A tank 4m long and 2.5 m wide and 6 m deep is dug in a field 10 m long and 9 m wide. If the earth dugout is evenly spread over the field , the rise in level of the field will be :

To solve the problem, we need to find the rise in the level of the field after the earth dug out from the tank is spread evenly over the field. ### Step-by-Step Solution: 1. **Calculate the Volume of the Tank:** The tank is in the shape of a cuboid. The formula for the volume \( V \) of a cuboid is given by: \[ V = \text{Length} \times \text{Breadth} \times \text{Height} \] Given: - Length of the tank \( L = 4 \, \text{m} \) - Breadth of the tank \( B = 2.5 \, \text{m} \) - Height of the tank \( H = 6 \, \text{m} \) Substituting the values: \[ V = 4 \times 2.5 \times 6 = 60 \, \text{m}^3 \] 2. **Calculate the Area of the Field:** The field is also in the shape of a rectangle.

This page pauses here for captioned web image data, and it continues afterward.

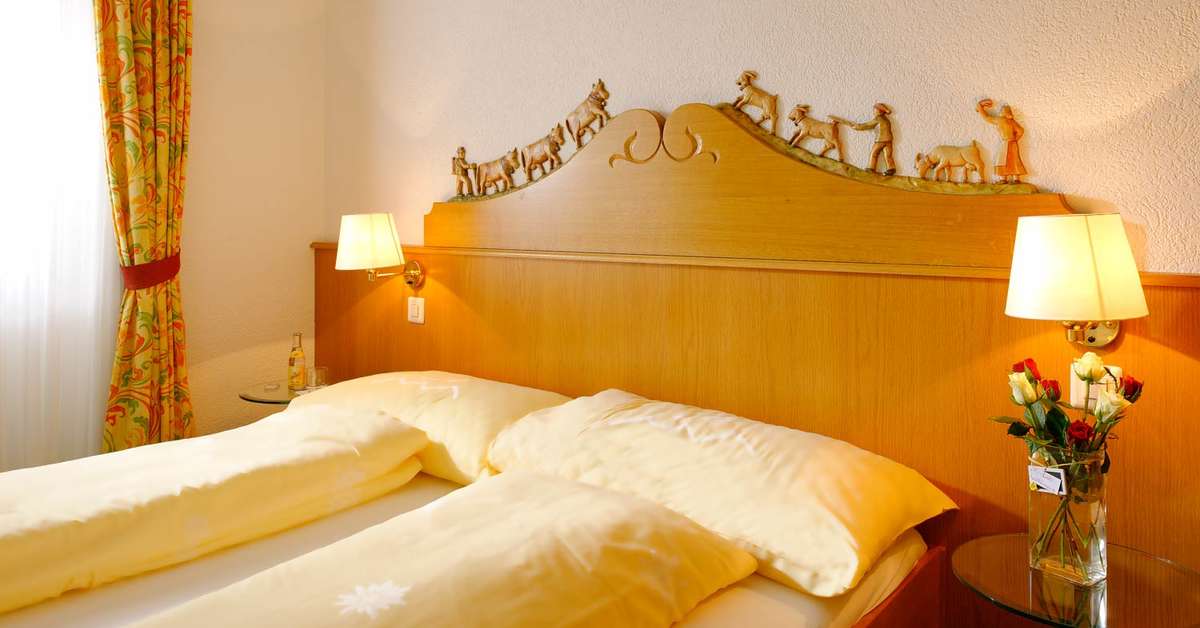 Een foto van Central Hotel Wolter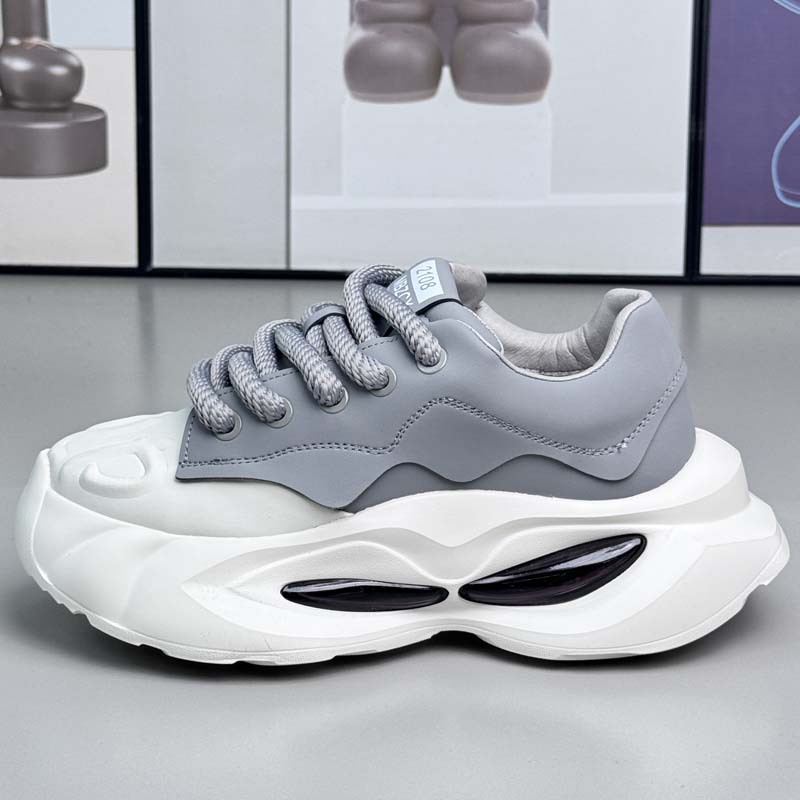 Crossfit Hard - Scarpe da uomo 2025 Primavera Estate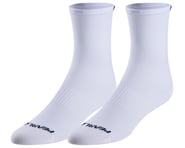 Pearl Izumi Women's PRO Tall Socks (White) | product-related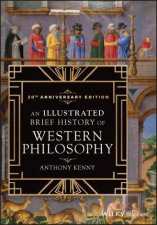 An Illustrated Brief History Of Western Philosophy 20th Anniversary Ed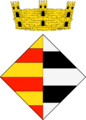 Escut de Fortià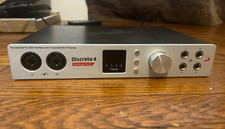 Antelope audio discrete for sale  Williamstown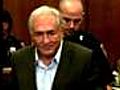 Strauss-Kahn released from New York jail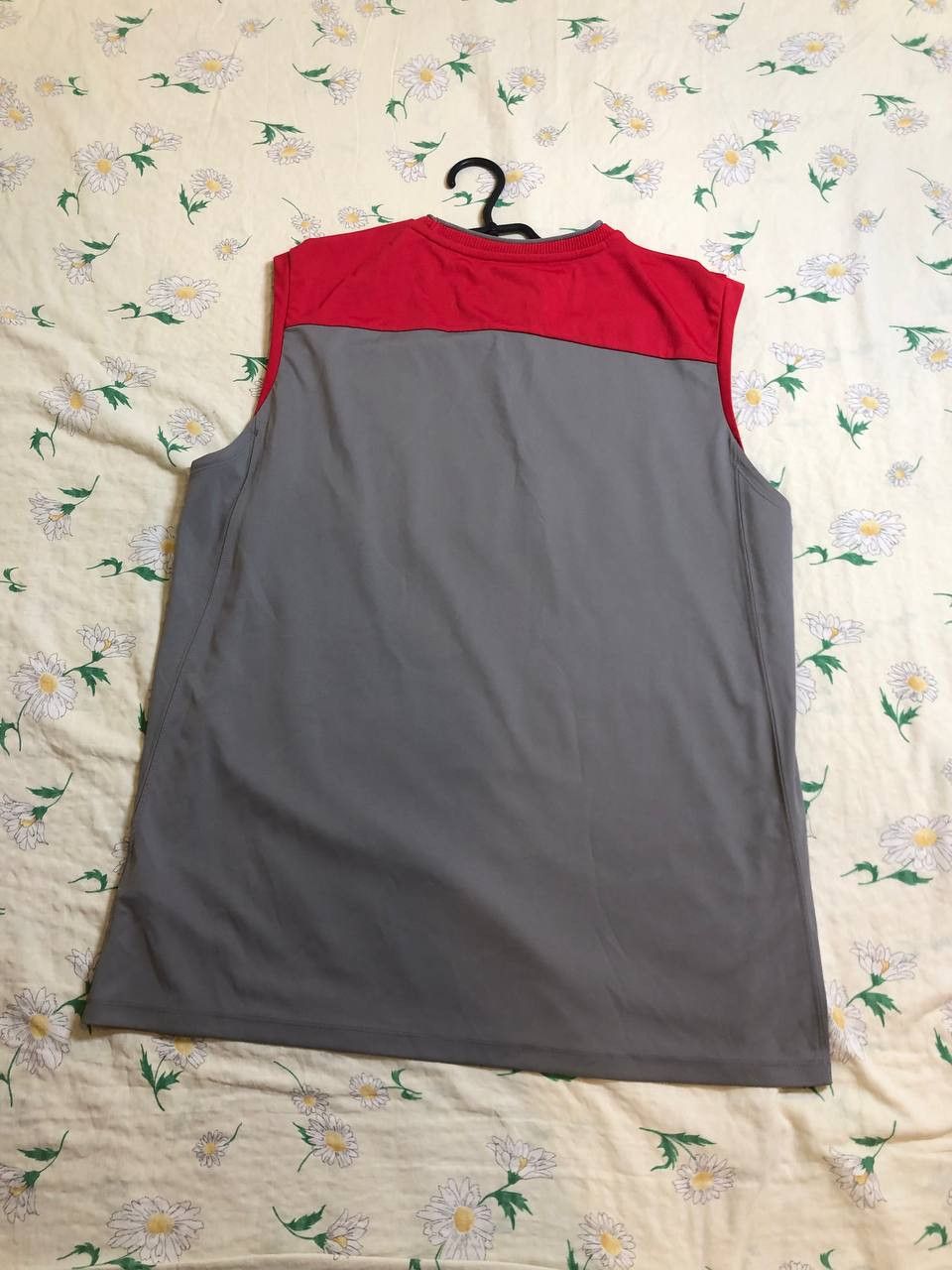 Umbro England Training Football Sleeveless Shirt Jersey Umbro Size US XXL / EU 58 / 5 - 9 Thumbnail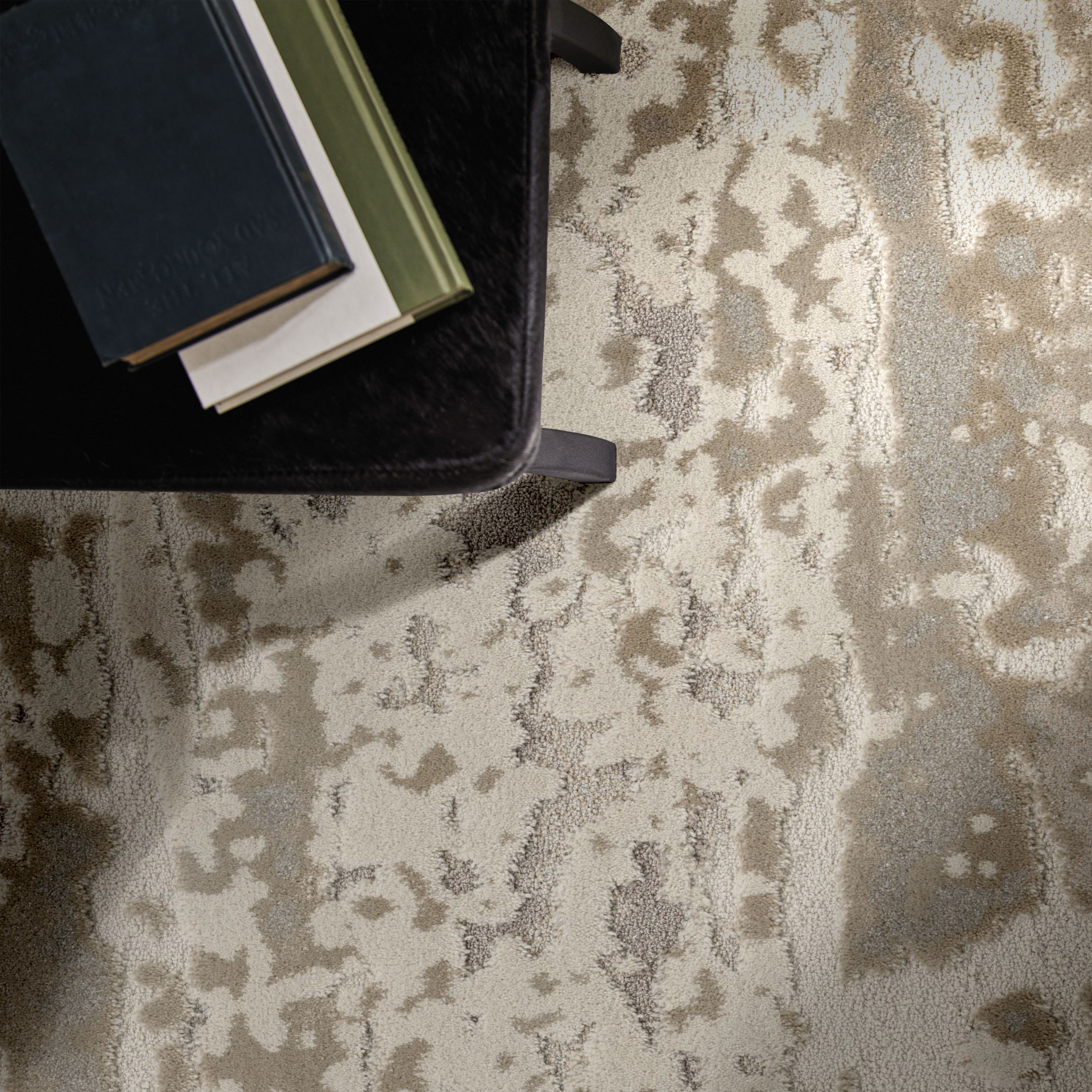 CARRERA WARM IVORY ROOM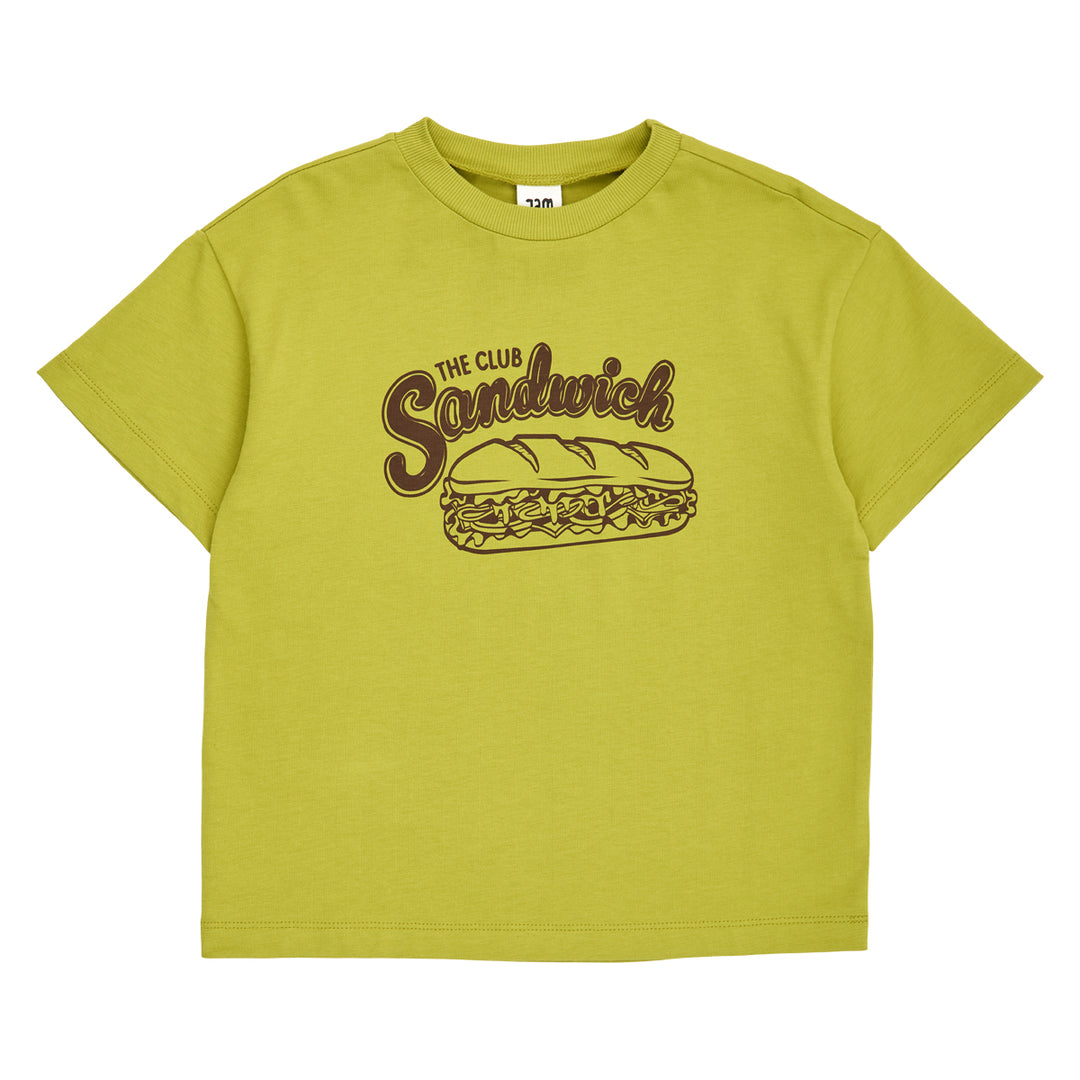 SANDWICH CLUB T-shirt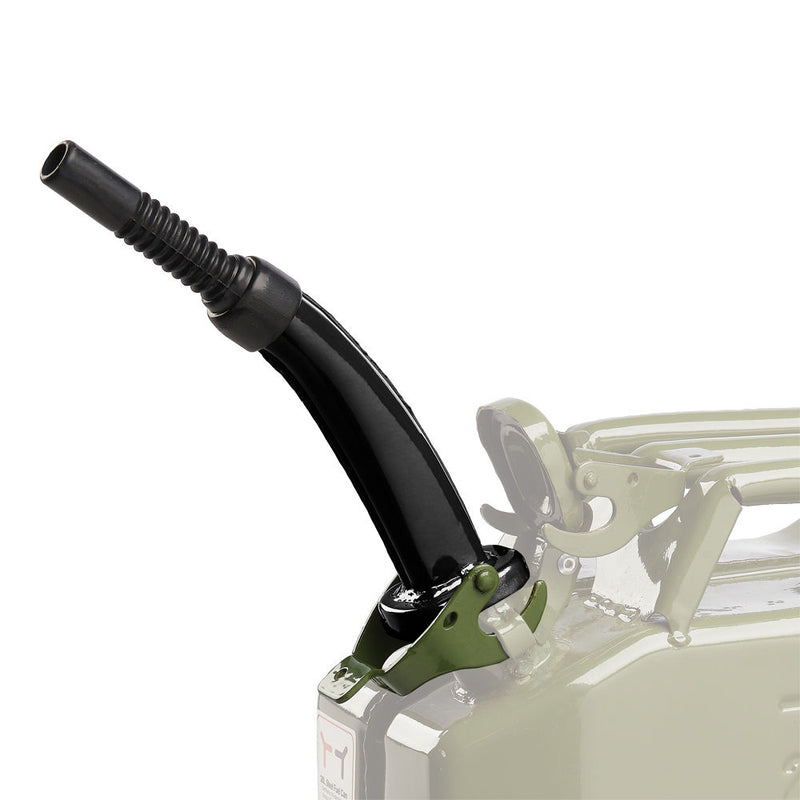 Clarke 7650225 SP20L Bayonet Style Fuel Can Spout for UN20 Fuel Cans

The area \( A \) of a rectangle is given by: \[ A = \text{Length} \times \text{Width} \] Given: - Length of the field \( L_f = 10 \, \text{m} \) - Width of the field \( W_f = 9 \, \text{m} \) Substituting the values: \[ A = 10 \times 9 = 90 \, \text{m}^2 \] 3. **Calculate the Rise in Level of the Field:** The rise in level \( h \) can be calculated by dividing the volume of the earth dug out by the area of the field: \[ h = \frac{V}{A} \] Substituting the values: \[ h = \frac{60 \, \text{m}^3}{90 \, \text{m}^2} = \frac{60}{90} = \frac{2}{3} \, \text{m} \] 4. **Convert the Rise in Level to Centimeters:** Since 1 meter = 100 centimeters, we convert the rise in level: \[ h = \frac{2}{3} \, \text{m} \times 100 = \frac{200}{3} \approx 66.67 \, \text{cm} \] ### Final Answer: The rise in level of the field will be approximately \( 66.67 \, \text{cm} \). ---